(Exercise description): Your answer must be one number: the count of lines below that include "solar".

(Dataset excerpts):
____________

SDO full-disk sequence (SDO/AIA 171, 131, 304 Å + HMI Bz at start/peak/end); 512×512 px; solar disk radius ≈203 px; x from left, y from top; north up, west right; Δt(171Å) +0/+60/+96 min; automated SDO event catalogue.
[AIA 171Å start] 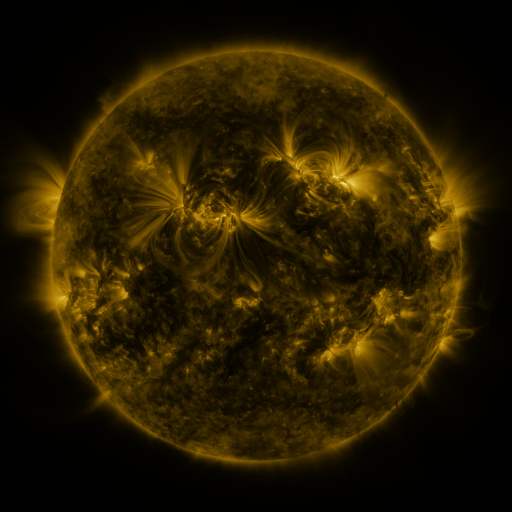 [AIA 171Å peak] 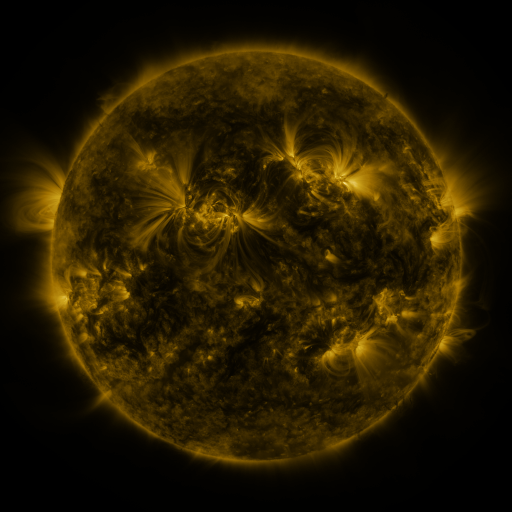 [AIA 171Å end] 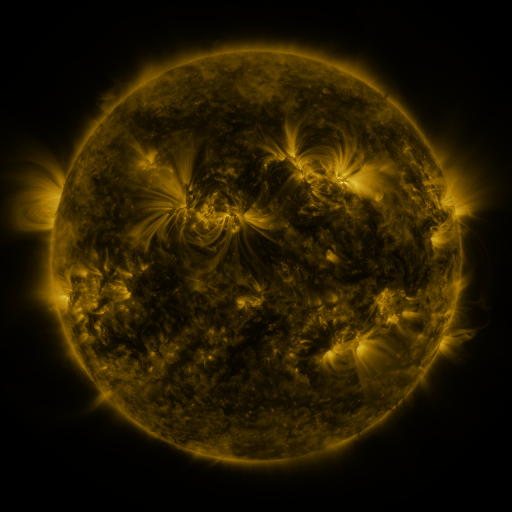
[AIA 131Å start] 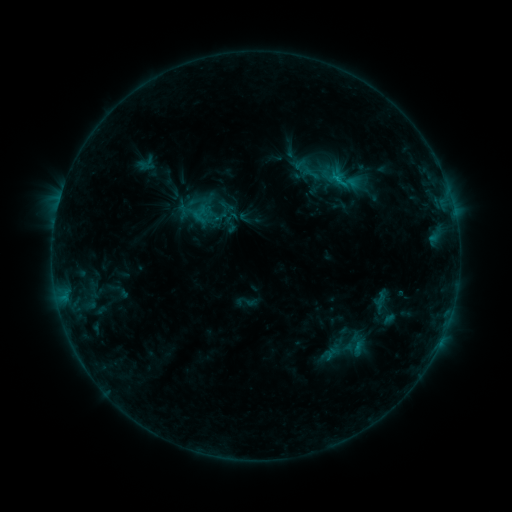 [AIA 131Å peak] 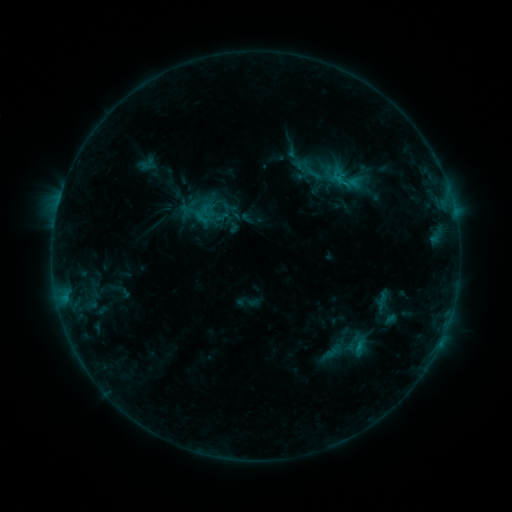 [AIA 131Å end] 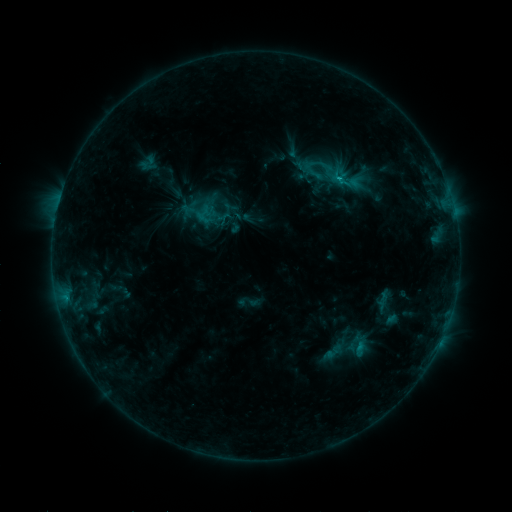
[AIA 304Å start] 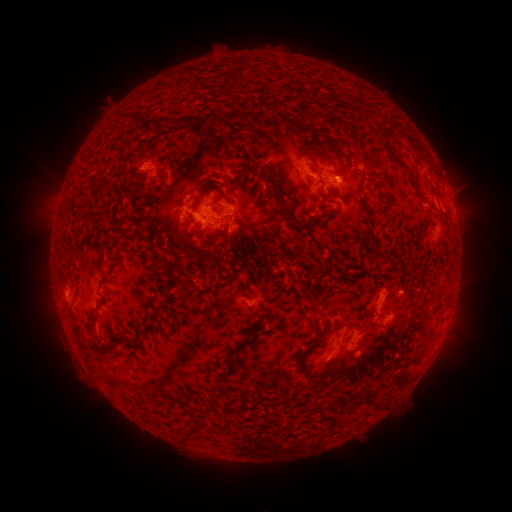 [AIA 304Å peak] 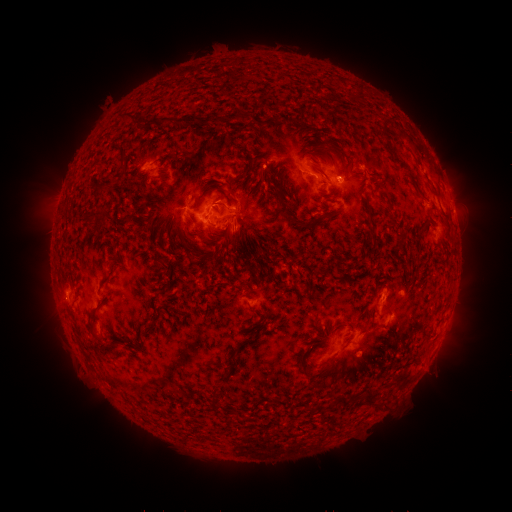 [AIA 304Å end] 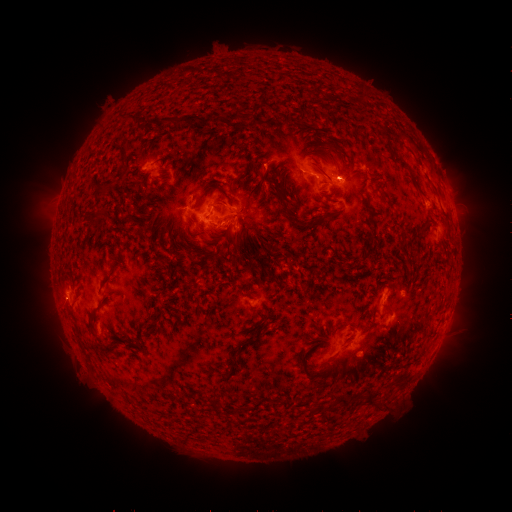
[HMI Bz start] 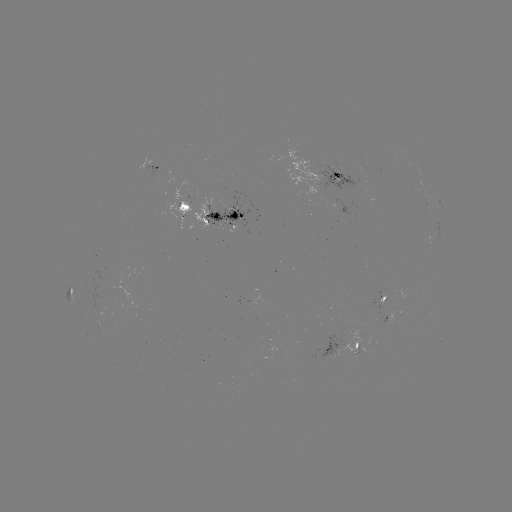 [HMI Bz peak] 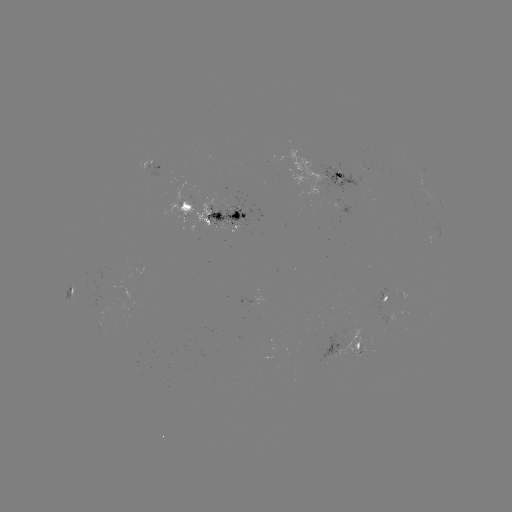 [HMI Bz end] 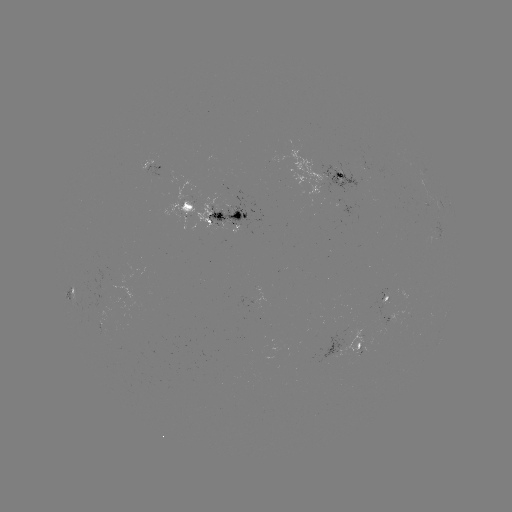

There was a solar emerging-flux region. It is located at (192, 204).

____________

(Response for this exercise): 2